*** Opening of Source material ***

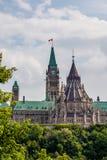 加拿大国会 免版税图库摄影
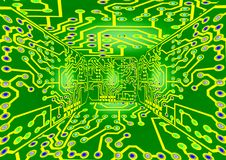 Circuit Board. Computer circuit board background in green and yellow Stock Images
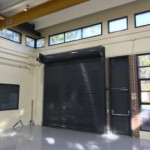 Raynor Overhead Door and Operator with Safety Edge and photo eyes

*** Close of Source material ***

Activity:
Beginning with the line that contains "Circuit Board. Computer" in the data above, please copy each line exactly until the last line, both ends included, skipping any pictures.

Solved problem:
 Circuit Board. Computer circuit board background in green and yellow Stock Images
 Raynor Overhead Door and Operator with Safety Edge and photo eyes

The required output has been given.